Alec sighed, and ran a hand through his hair. "I know, I know. It's just that..." He groaned. "God Merce, she didn't have to call off the wedding!"
Much to his relief, Mercy offered a small smile - a rather ironic one, but a smile all the same. "I think she had every right to call off the wedding, for the meantime, at least, after what you said. I'd have done the same thing too, if Tony had done the same thing."
"What, you mean the bloke has proposed already? How come I didn't know about that?"
Mercy narrowed her eyes at him, though there was no danger in her eyes now. "He did not, Alec. It's only been what... Six months? And don't change the subject." She turned the flame of the stove off, and headed back to the fridge.
Alec walked to the stools that were arranged around the middle counter of the kitchen, grabbing plates, cutlery, wineglasses, and an opened bottle of red wine along the way. "What am I supposed to do then? Neither you nor I know where she is. What if she gets in trouble again?"
It was an unpleasant thought, but it had occurred to him more than once before. The incident with Landowe had taught him never to let Ami out of his sight, but now, she had virtually disappeared from right under his nose.
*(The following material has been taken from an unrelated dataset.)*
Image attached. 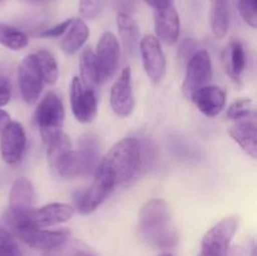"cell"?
I'll return each mask as SVG.
<instances>
[{"mask_svg": "<svg viewBox=\"0 0 257 256\" xmlns=\"http://www.w3.org/2000/svg\"><path fill=\"white\" fill-rule=\"evenodd\" d=\"M74 207L67 203H49L43 206L39 210H34L29 217V225L33 227L45 228L50 226L59 225V223L67 222L73 217Z\"/></svg>", "mask_w": 257, "mask_h": 256, "instance_id": "9a60e30c", "label": "cell"}, {"mask_svg": "<svg viewBox=\"0 0 257 256\" xmlns=\"http://www.w3.org/2000/svg\"><path fill=\"white\" fill-rule=\"evenodd\" d=\"M197 47L198 44L195 39H191V38L186 39L180 45V49H178V59L182 63H185V64H187L188 60L198 52Z\"/></svg>", "mask_w": 257, "mask_h": 256, "instance_id": "4dcf8cb0", "label": "cell"}, {"mask_svg": "<svg viewBox=\"0 0 257 256\" xmlns=\"http://www.w3.org/2000/svg\"><path fill=\"white\" fill-rule=\"evenodd\" d=\"M115 20H117L118 32H119V37L122 39L125 53L132 55L137 49L138 38H140L137 23L127 12H118Z\"/></svg>", "mask_w": 257, "mask_h": 256, "instance_id": "d6986e66", "label": "cell"}, {"mask_svg": "<svg viewBox=\"0 0 257 256\" xmlns=\"http://www.w3.org/2000/svg\"><path fill=\"white\" fill-rule=\"evenodd\" d=\"M155 30L158 42L173 45L180 37L181 23L177 10L173 7L158 9L155 12Z\"/></svg>", "mask_w": 257, "mask_h": 256, "instance_id": "2e32d148", "label": "cell"}, {"mask_svg": "<svg viewBox=\"0 0 257 256\" xmlns=\"http://www.w3.org/2000/svg\"><path fill=\"white\" fill-rule=\"evenodd\" d=\"M35 191L28 178L20 177L14 181L9 195V211L4 220L8 228L29 225V217L34 211Z\"/></svg>", "mask_w": 257, "mask_h": 256, "instance_id": "3957f363", "label": "cell"}, {"mask_svg": "<svg viewBox=\"0 0 257 256\" xmlns=\"http://www.w3.org/2000/svg\"><path fill=\"white\" fill-rule=\"evenodd\" d=\"M72 256H93L92 253L87 252V251H83V250H75L74 252L72 253Z\"/></svg>", "mask_w": 257, "mask_h": 256, "instance_id": "8d00e7d4", "label": "cell"}, {"mask_svg": "<svg viewBox=\"0 0 257 256\" xmlns=\"http://www.w3.org/2000/svg\"><path fill=\"white\" fill-rule=\"evenodd\" d=\"M37 124L40 131L43 141L45 145L54 140L55 137L63 132L62 128L64 124V107L55 93H47L42 102L39 103L35 113Z\"/></svg>", "mask_w": 257, "mask_h": 256, "instance_id": "277c9868", "label": "cell"}, {"mask_svg": "<svg viewBox=\"0 0 257 256\" xmlns=\"http://www.w3.org/2000/svg\"><path fill=\"white\" fill-rule=\"evenodd\" d=\"M223 63H225L226 73L232 79H240L246 68V53L240 43L233 42L226 48L223 53Z\"/></svg>", "mask_w": 257, "mask_h": 256, "instance_id": "44dd1931", "label": "cell"}, {"mask_svg": "<svg viewBox=\"0 0 257 256\" xmlns=\"http://www.w3.org/2000/svg\"><path fill=\"white\" fill-rule=\"evenodd\" d=\"M237 227L238 220L236 217L223 218L205 235L201 253L206 256H226Z\"/></svg>", "mask_w": 257, "mask_h": 256, "instance_id": "ba28073f", "label": "cell"}, {"mask_svg": "<svg viewBox=\"0 0 257 256\" xmlns=\"http://www.w3.org/2000/svg\"><path fill=\"white\" fill-rule=\"evenodd\" d=\"M32 2H42V0H32Z\"/></svg>", "mask_w": 257, "mask_h": 256, "instance_id": "ab89813d", "label": "cell"}, {"mask_svg": "<svg viewBox=\"0 0 257 256\" xmlns=\"http://www.w3.org/2000/svg\"><path fill=\"white\" fill-rule=\"evenodd\" d=\"M94 173L95 177L92 185L73 195L74 207L82 213H90L97 210L115 187L114 182L107 175L100 171H95Z\"/></svg>", "mask_w": 257, "mask_h": 256, "instance_id": "5b68a950", "label": "cell"}, {"mask_svg": "<svg viewBox=\"0 0 257 256\" xmlns=\"http://www.w3.org/2000/svg\"><path fill=\"white\" fill-rule=\"evenodd\" d=\"M70 107L74 117L82 123L92 122L98 112L94 89L83 84L78 77L73 78L70 84Z\"/></svg>", "mask_w": 257, "mask_h": 256, "instance_id": "9c48e42d", "label": "cell"}, {"mask_svg": "<svg viewBox=\"0 0 257 256\" xmlns=\"http://www.w3.org/2000/svg\"><path fill=\"white\" fill-rule=\"evenodd\" d=\"M252 99L251 98H241L235 100L227 109V118L233 120H240L250 117L252 113Z\"/></svg>", "mask_w": 257, "mask_h": 256, "instance_id": "83f0119b", "label": "cell"}, {"mask_svg": "<svg viewBox=\"0 0 257 256\" xmlns=\"http://www.w3.org/2000/svg\"><path fill=\"white\" fill-rule=\"evenodd\" d=\"M0 2H2V0H0Z\"/></svg>", "mask_w": 257, "mask_h": 256, "instance_id": "b9f144b4", "label": "cell"}, {"mask_svg": "<svg viewBox=\"0 0 257 256\" xmlns=\"http://www.w3.org/2000/svg\"><path fill=\"white\" fill-rule=\"evenodd\" d=\"M145 2L155 10L165 9V8L172 7L173 4V0H145Z\"/></svg>", "mask_w": 257, "mask_h": 256, "instance_id": "836d02e7", "label": "cell"}, {"mask_svg": "<svg viewBox=\"0 0 257 256\" xmlns=\"http://www.w3.org/2000/svg\"><path fill=\"white\" fill-rule=\"evenodd\" d=\"M34 57L43 80L48 84L57 83L58 77H59V69H58V63L54 55L49 50H39L35 53Z\"/></svg>", "mask_w": 257, "mask_h": 256, "instance_id": "d4e9b609", "label": "cell"}, {"mask_svg": "<svg viewBox=\"0 0 257 256\" xmlns=\"http://www.w3.org/2000/svg\"><path fill=\"white\" fill-rule=\"evenodd\" d=\"M230 136L252 158L257 157V127L255 117L236 120L230 128Z\"/></svg>", "mask_w": 257, "mask_h": 256, "instance_id": "ac0fdd59", "label": "cell"}, {"mask_svg": "<svg viewBox=\"0 0 257 256\" xmlns=\"http://www.w3.org/2000/svg\"><path fill=\"white\" fill-rule=\"evenodd\" d=\"M0 256H23L14 235L0 222Z\"/></svg>", "mask_w": 257, "mask_h": 256, "instance_id": "4316f807", "label": "cell"}, {"mask_svg": "<svg viewBox=\"0 0 257 256\" xmlns=\"http://www.w3.org/2000/svg\"><path fill=\"white\" fill-rule=\"evenodd\" d=\"M141 162V145L136 138H123L102 158L97 170L107 175L114 185L127 182L135 176Z\"/></svg>", "mask_w": 257, "mask_h": 256, "instance_id": "7a4b0ae2", "label": "cell"}, {"mask_svg": "<svg viewBox=\"0 0 257 256\" xmlns=\"http://www.w3.org/2000/svg\"><path fill=\"white\" fill-rule=\"evenodd\" d=\"M43 83L44 80L35 62L34 54L25 57L18 68V84L23 99L29 104H34L43 90Z\"/></svg>", "mask_w": 257, "mask_h": 256, "instance_id": "30bf717a", "label": "cell"}, {"mask_svg": "<svg viewBox=\"0 0 257 256\" xmlns=\"http://www.w3.org/2000/svg\"><path fill=\"white\" fill-rule=\"evenodd\" d=\"M78 157L82 163L83 172L84 175H92L95 172L98 167V157H99V151H98L97 138L92 135H87L82 137L79 142V150L77 151Z\"/></svg>", "mask_w": 257, "mask_h": 256, "instance_id": "7402d4cb", "label": "cell"}, {"mask_svg": "<svg viewBox=\"0 0 257 256\" xmlns=\"http://www.w3.org/2000/svg\"><path fill=\"white\" fill-rule=\"evenodd\" d=\"M132 74L130 68H124L120 72L110 90V105L118 117H128L133 110V93H132Z\"/></svg>", "mask_w": 257, "mask_h": 256, "instance_id": "5bb4252c", "label": "cell"}, {"mask_svg": "<svg viewBox=\"0 0 257 256\" xmlns=\"http://www.w3.org/2000/svg\"><path fill=\"white\" fill-rule=\"evenodd\" d=\"M79 69H80V80L83 84L94 89L97 85L102 84L99 70H98L97 62H95V55L92 48H85L80 54L79 59Z\"/></svg>", "mask_w": 257, "mask_h": 256, "instance_id": "603a6c76", "label": "cell"}, {"mask_svg": "<svg viewBox=\"0 0 257 256\" xmlns=\"http://www.w3.org/2000/svg\"><path fill=\"white\" fill-rule=\"evenodd\" d=\"M213 77L212 62L207 50H198L187 63L186 77L182 84V92L186 98L200 88L206 87L211 83Z\"/></svg>", "mask_w": 257, "mask_h": 256, "instance_id": "52a82bcc", "label": "cell"}, {"mask_svg": "<svg viewBox=\"0 0 257 256\" xmlns=\"http://www.w3.org/2000/svg\"><path fill=\"white\" fill-rule=\"evenodd\" d=\"M158 256H173V255L172 253H168V252H162V253H160Z\"/></svg>", "mask_w": 257, "mask_h": 256, "instance_id": "f35d334b", "label": "cell"}, {"mask_svg": "<svg viewBox=\"0 0 257 256\" xmlns=\"http://www.w3.org/2000/svg\"><path fill=\"white\" fill-rule=\"evenodd\" d=\"M103 0H79V13L83 18L93 19L99 14Z\"/></svg>", "mask_w": 257, "mask_h": 256, "instance_id": "f546056e", "label": "cell"}, {"mask_svg": "<svg viewBox=\"0 0 257 256\" xmlns=\"http://www.w3.org/2000/svg\"><path fill=\"white\" fill-rule=\"evenodd\" d=\"M212 4H216V3H230V0H211Z\"/></svg>", "mask_w": 257, "mask_h": 256, "instance_id": "74e56055", "label": "cell"}, {"mask_svg": "<svg viewBox=\"0 0 257 256\" xmlns=\"http://www.w3.org/2000/svg\"><path fill=\"white\" fill-rule=\"evenodd\" d=\"M10 122H12V119H10L9 113L5 112L4 109H2V108H0V133H2L5 128H7V125L9 124Z\"/></svg>", "mask_w": 257, "mask_h": 256, "instance_id": "e575fe53", "label": "cell"}, {"mask_svg": "<svg viewBox=\"0 0 257 256\" xmlns=\"http://www.w3.org/2000/svg\"><path fill=\"white\" fill-rule=\"evenodd\" d=\"M62 40V48L68 54H74L89 38V28L82 19H73Z\"/></svg>", "mask_w": 257, "mask_h": 256, "instance_id": "ffe728a7", "label": "cell"}, {"mask_svg": "<svg viewBox=\"0 0 257 256\" xmlns=\"http://www.w3.org/2000/svg\"><path fill=\"white\" fill-rule=\"evenodd\" d=\"M0 137V155L8 165H18L25 152L27 137L19 122H10Z\"/></svg>", "mask_w": 257, "mask_h": 256, "instance_id": "7c38bea8", "label": "cell"}, {"mask_svg": "<svg viewBox=\"0 0 257 256\" xmlns=\"http://www.w3.org/2000/svg\"><path fill=\"white\" fill-rule=\"evenodd\" d=\"M140 227L143 237L155 247L171 248L177 242L170 210L165 201L153 198L145 203L140 213Z\"/></svg>", "mask_w": 257, "mask_h": 256, "instance_id": "6da1fadb", "label": "cell"}, {"mask_svg": "<svg viewBox=\"0 0 257 256\" xmlns=\"http://www.w3.org/2000/svg\"><path fill=\"white\" fill-rule=\"evenodd\" d=\"M28 35L12 25L0 23V44L10 50H22L28 47Z\"/></svg>", "mask_w": 257, "mask_h": 256, "instance_id": "484cf974", "label": "cell"}, {"mask_svg": "<svg viewBox=\"0 0 257 256\" xmlns=\"http://www.w3.org/2000/svg\"><path fill=\"white\" fill-rule=\"evenodd\" d=\"M141 55L146 73L153 83H158L166 74V58L161 42L152 35H147L140 43Z\"/></svg>", "mask_w": 257, "mask_h": 256, "instance_id": "4fadbf2b", "label": "cell"}, {"mask_svg": "<svg viewBox=\"0 0 257 256\" xmlns=\"http://www.w3.org/2000/svg\"><path fill=\"white\" fill-rule=\"evenodd\" d=\"M230 25V9L228 3H216L211 9V29L218 39L226 37Z\"/></svg>", "mask_w": 257, "mask_h": 256, "instance_id": "cb8c5ba5", "label": "cell"}, {"mask_svg": "<svg viewBox=\"0 0 257 256\" xmlns=\"http://www.w3.org/2000/svg\"><path fill=\"white\" fill-rule=\"evenodd\" d=\"M226 256H247V252L241 246H230Z\"/></svg>", "mask_w": 257, "mask_h": 256, "instance_id": "d590c367", "label": "cell"}, {"mask_svg": "<svg viewBox=\"0 0 257 256\" xmlns=\"http://www.w3.org/2000/svg\"><path fill=\"white\" fill-rule=\"evenodd\" d=\"M190 99L195 102L201 113L207 117H216L225 108L226 94L225 90L217 85H206L196 90Z\"/></svg>", "mask_w": 257, "mask_h": 256, "instance_id": "e0dca14e", "label": "cell"}, {"mask_svg": "<svg viewBox=\"0 0 257 256\" xmlns=\"http://www.w3.org/2000/svg\"><path fill=\"white\" fill-rule=\"evenodd\" d=\"M9 231L32 248L44 251L53 250L64 245L70 237L69 230L48 231L33 226H19V227L9 228Z\"/></svg>", "mask_w": 257, "mask_h": 256, "instance_id": "8992f818", "label": "cell"}, {"mask_svg": "<svg viewBox=\"0 0 257 256\" xmlns=\"http://www.w3.org/2000/svg\"><path fill=\"white\" fill-rule=\"evenodd\" d=\"M72 20L73 19L64 20V22H62V23H59V24L54 25V27L48 28V29L43 30V32L40 33V37H48V38L60 37V35H63L65 32H67L68 28H69V25L72 24Z\"/></svg>", "mask_w": 257, "mask_h": 256, "instance_id": "1f68e13d", "label": "cell"}, {"mask_svg": "<svg viewBox=\"0 0 257 256\" xmlns=\"http://www.w3.org/2000/svg\"><path fill=\"white\" fill-rule=\"evenodd\" d=\"M237 8L243 22L255 29L257 27V0H238Z\"/></svg>", "mask_w": 257, "mask_h": 256, "instance_id": "f1b7e54d", "label": "cell"}, {"mask_svg": "<svg viewBox=\"0 0 257 256\" xmlns=\"http://www.w3.org/2000/svg\"><path fill=\"white\" fill-rule=\"evenodd\" d=\"M95 62L99 70L102 82L109 79L119 65L120 48L117 38L113 33L104 32L97 44V52L94 53Z\"/></svg>", "mask_w": 257, "mask_h": 256, "instance_id": "8fae6325", "label": "cell"}, {"mask_svg": "<svg viewBox=\"0 0 257 256\" xmlns=\"http://www.w3.org/2000/svg\"><path fill=\"white\" fill-rule=\"evenodd\" d=\"M12 98V85L5 77L0 75V107L7 105Z\"/></svg>", "mask_w": 257, "mask_h": 256, "instance_id": "d6a6232c", "label": "cell"}, {"mask_svg": "<svg viewBox=\"0 0 257 256\" xmlns=\"http://www.w3.org/2000/svg\"><path fill=\"white\" fill-rule=\"evenodd\" d=\"M198 256H206V255H203V253H201V255H198Z\"/></svg>", "mask_w": 257, "mask_h": 256, "instance_id": "60d3db41", "label": "cell"}]
</instances>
And all because I was a being an arse and just had to do something incredibly stupid, he thought morosely as he poured himself and his sister a glass of wine each. He drained his glass in one gulp, and proceeded to fill it again as Mercy approached with a colander filled with steaming spaghetti noodles - she had placed the colander under a hot water tap, and ran hot water over the cold-from-the-fridge noodles, thus reheating them, but not overcooking them.
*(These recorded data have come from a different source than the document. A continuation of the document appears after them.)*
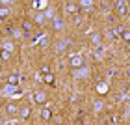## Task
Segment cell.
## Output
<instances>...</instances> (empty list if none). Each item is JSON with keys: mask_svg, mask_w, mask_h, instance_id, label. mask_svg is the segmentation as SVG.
<instances>
[{"mask_svg": "<svg viewBox=\"0 0 130 125\" xmlns=\"http://www.w3.org/2000/svg\"><path fill=\"white\" fill-rule=\"evenodd\" d=\"M30 116H32V106H30V105L19 106V118H22V120H28Z\"/></svg>", "mask_w": 130, "mask_h": 125, "instance_id": "ba28073f", "label": "cell"}, {"mask_svg": "<svg viewBox=\"0 0 130 125\" xmlns=\"http://www.w3.org/2000/svg\"><path fill=\"white\" fill-rule=\"evenodd\" d=\"M0 58H2V62H8L11 58V52L6 51V49H0Z\"/></svg>", "mask_w": 130, "mask_h": 125, "instance_id": "2e32d148", "label": "cell"}, {"mask_svg": "<svg viewBox=\"0 0 130 125\" xmlns=\"http://www.w3.org/2000/svg\"><path fill=\"white\" fill-rule=\"evenodd\" d=\"M82 22H84V17L82 15H74L73 17V24L74 26H82Z\"/></svg>", "mask_w": 130, "mask_h": 125, "instance_id": "e0dca14e", "label": "cell"}, {"mask_svg": "<svg viewBox=\"0 0 130 125\" xmlns=\"http://www.w3.org/2000/svg\"><path fill=\"white\" fill-rule=\"evenodd\" d=\"M43 19H45V17H43V11H37V13H35V17H34V21H32V22H37V24H39V22H43Z\"/></svg>", "mask_w": 130, "mask_h": 125, "instance_id": "ac0fdd59", "label": "cell"}, {"mask_svg": "<svg viewBox=\"0 0 130 125\" xmlns=\"http://www.w3.org/2000/svg\"><path fill=\"white\" fill-rule=\"evenodd\" d=\"M78 6H80V15L84 13V11H86V13H89V9H93V8H95V4H93V2H89V0L78 2Z\"/></svg>", "mask_w": 130, "mask_h": 125, "instance_id": "30bf717a", "label": "cell"}, {"mask_svg": "<svg viewBox=\"0 0 130 125\" xmlns=\"http://www.w3.org/2000/svg\"><path fill=\"white\" fill-rule=\"evenodd\" d=\"M65 13L67 15H80V6H78V2H67L65 4Z\"/></svg>", "mask_w": 130, "mask_h": 125, "instance_id": "7a4b0ae2", "label": "cell"}, {"mask_svg": "<svg viewBox=\"0 0 130 125\" xmlns=\"http://www.w3.org/2000/svg\"><path fill=\"white\" fill-rule=\"evenodd\" d=\"M43 82L46 86H52V84H56V77L52 73H46V75H43Z\"/></svg>", "mask_w": 130, "mask_h": 125, "instance_id": "4fadbf2b", "label": "cell"}, {"mask_svg": "<svg viewBox=\"0 0 130 125\" xmlns=\"http://www.w3.org/2000/svg\"><path fill=\"white\" fill-rule=\"evenodd\" d=\"M93 110H95V112H100V110H102V101H95V105H93Z\"/></svg>", "mask_w": 130, "mask_h": 125, "instance_id": "44dd1931", "label": "cell"}, {"mask_svg": "<svg viewBox=\"0 0 130 125\" xmlns=\"http://www.w3.org/2000/svg\"><path fill=\"white\" fill-rule=\"evenodd\" d=\"M6 114L11 116V118L19 116V106H17L15 103H8V105H6Z\"/></svg>", "mask_w": 130, "mask_h": 125, "instance_id": "9c48e42d", "label": "cell"}, {"mask_svg": "<svg viewBox=\"0 0 130 125\" xmlns=\"http://www.w3.org/2000/svg\"><path fill=\"white\" fill-rule=\"evenodd\" d=\"M46 73H52L50 65H43V67H41V75H46Z\"/></svg>", "mask_w": 130, "mask_h": 125, "instance_id": "7402d4cb", "label": "cell"}, {"mask_svg": "<svg viewBox=\"0 0 130 125\" xmlns=\"http://www.w3.org/2000/svg\"><path fill=\"white\" fill-rule=\"evenodd\" d=\"M69 65H71L74 71L82 69V67H84V56H82V54H73V56H69Z\"/></svg>", "mask_w": 130, "mask_h": 125, "instance_id": "6da1fadb", "label": "cell"}, {"mask_svg": "<svg viewBox=\"0 0 130 125\" xmlns=\"http://www.w3.org/2000/svg\"><path fill=\"white\" fill-rule=\"evenodd\" d=\"M69 45H71V43H69V41H67V39H63V43H58V47H56V49H58V51H60V52H61V51H65V49H67V47H69Z\"/></svg>", "mask_w": 130, "mask_h": 125, "instance_id": "ffe728a7", "label": "cell"}, {"mask_svg": "<svg viewBox=\"0 0 130 125\" xmlns=\"http://www.w3.org/2000/svg\"><path fill=\"white\" fill-rule=\"evenodd\" d=\"M65 28V21L61 19V17H56L54 21H52V30H56V32H61Z\"/></svg>", "mask_w": 130, "mask_h": 125, "instance_id": "8fae6325", "label": "cell"}, {"mask_svg": "<svg viewBox=\"0 0 130 125\" xmlns=\"http://www.w3.org/2000/svg\"><path fill=\"white\" fill-rule=\"evenodd\" d=\"M34 28H35V24H34L30 19H24V21L21 22V32L24 34V35H30L34 32Z\"/></svg>", "mask_w": 130, "mask_h": 125, "instance_id": "277c9868", "label": "cell"}, {"mask_svg": "<svg viewBox=\"0 0 130 125\" xmlns=\"http://www.w3.org/2000/svg\"><path fill=\"white\" fill-rule=\"evenodd\" d=\"M2 64H4V62H2V58H0V65H2Z\"/></svg>", "mask_w": 130, "mask_h": 125, "instance_id": "603a6c76", "label": "cell"}, {"mask_svg": "<svg viewBox=\"0 0 130 125\" xmlns=\"http://www.w3.org/2000/svg\"><path fill=\"white\" fill-rule=\"evenodd\" d=\"M9 6H11V2H9V4H8V2H2V4H0V19H2V21H6V19L9 17V13H11V11H9Z\"/></svg>", "mask_w": 130, "mask_h": 125, "instance_id": "52a82bcc", "label": "cell"}, {"mask_svg": "<svg viewBox=\"0 0 130 125\" xmlns=\"http://www.w3.org/2000/svg\"><path fill=\"white\" fill-rule=\"evenodd\" d=\"M89 41H91L93 45H100V41H102V34H99V32L91 34V35H89Z\"/></svg>", "mask_w": 130, "mask_h": 125, "instance_id": "5bb4252c", "label": "cell"}, {"mask_svg": "<svg viewBox=\"0 0 130 125\" xmlns=\"http://www.w3.org/2000/svg\"><path fill=\"white\" fill-rule=\"evenodd\" d=\"M121 39L125 41V43L130 45V30H125V32H123V34H121Z\"/></svg>", "mask_w": 130, "mask_h": 125, "instance_id": "d6986e66", "label": "cell"}, {"mask_svg": "<svg viewBox=\"0 0 130 125\" xmlns=\"http://www.w3.org/2000/svg\"><path fill=\"white\" fill-rule=\"evenodd\" d=\"M32 99H34V103L35 105H45L46 101H48V97H46V93L45 92H35L32 95Z\"/></svg>", "mask_w": 130, "mask_h": 125, "instance_id": "5b68a950", "label": "cell"}, {"mask_svg": "<svg viewBox=\"0 0 130 125\" xmlns=\"http://www.w3.org/2000/svg\"><path fill=\"white\" fill-rule=\"evenodd\" d=\"M113 9H115V15L125 17V15L128 13V4H126V2H115V4H113Z\"/></svg>", "mask_w": 130, "mask_h": 125, "instance_id": "3957f363", "label": "cell"}, {"mask_svg": "<svg viewBox=\"0 0 130 125\" xmlns=\"http://www.w3.org/2000/svg\"><path fill=\"white\" fill-rule=\"evenodd\" d=\"M39 116H41V120H43V121H50V120H52V116H54V112H52L50 106H43Z\"/></svg>", "mask_w": 130, "mask_h": 125, "instance_id": "8992f818", "label": "cell"}, {"mask_svg": "<svg viewBox=\"0 0 130 125\" xmlns=\"http://www.w3.org/2000/svg\"><path fill=\"white\" fill-rule=\"evenodd\" d=\"M43 17H45V19H48V21H54L56 17H58V13H56V9H52V8H46V9L43 11Z\"/></svg>", "mask_w": 130, "mask_h": 125, "instance_id": "7c38bea8", "label": "cell"}, {"mask_svg": "<svg viewBox=\"0 0 130 125\" xmlns=\"http://www.w3.org/2000/svg\"><path fill=\"white\" fill-rule=\"evenodd\" d=\"M17 82H19V75H17V73L8 77V86H17Z\"/></svg>", "mask_w": 130, "mask_h": 125, "instance_id": "9a60e30c", "label": "cell"}]
</instances>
"Oh, I don't think you need to worry about her," Mercy said, her voice a cheerful tone that told Alec she knew something he didn't. "Wherever she is, she's fine."
Now was Alec's turn to glare at his sister, his green eyes flashing at her through the steam that rose from the spaghetti noodles she placed on his plate. "You know where she is, don't you?"
"Of course I do," Mercy, replied as she sat across the counter from him, taking a sip from her wine as she ladled pasta sauce over her spaghetti noodles and sprinkled some slivers of parmesan cheese over it all. She popped a sliver of the cheese into her mouth before adding: "I'm her best friend, after all."
"Why didn't you tell me?" Alec demanded. "I'm her fiancé; I have a right to know where she is right now!"
"Um, I think you're her ex-fiancé now - as far as I can recall, she gave the ring back to you."
"I am still her fiancé, damn it! And I have a right to know where she is."
"I'm not telling you. She made me promise not to tell you, and personally, I think she's right. Let's just say that I know where she is, and that she's perfectly safe."
Alec groaned, resisting the urge to just bury his face in his dinner and suffocate himself to death. He should have known Mercy would know.
"Oh come on Alec, cheer up!" Mercy said brightly. She chewed her mouthful of pasta, swallowed, and smiled at him as he looked at her. "At least you know that she's safe. There's nothing to worry about: once she cools down a little, everything will be back to normal."
"It's not the same as having her with me," he muttered, ladling sauce over his noodles and stirring them around lazily.
Mercy snorted. "I think it's better that the two of you have some time to cool off. If I have to spend one more night under the same roof with you two when you're in one of your 'moods,' I think I'd go crazy. At least Tony and I have the decency to go to his place when things get a little hotter than usual."
Alec glared at her, but after a moment, he smirked, and shook his head. "Maybe you do have a point there, Mercy."
"Of course I do. I always do."
"Watch your ego, Mercy."
"Alec? Just shut up and pass me the wine."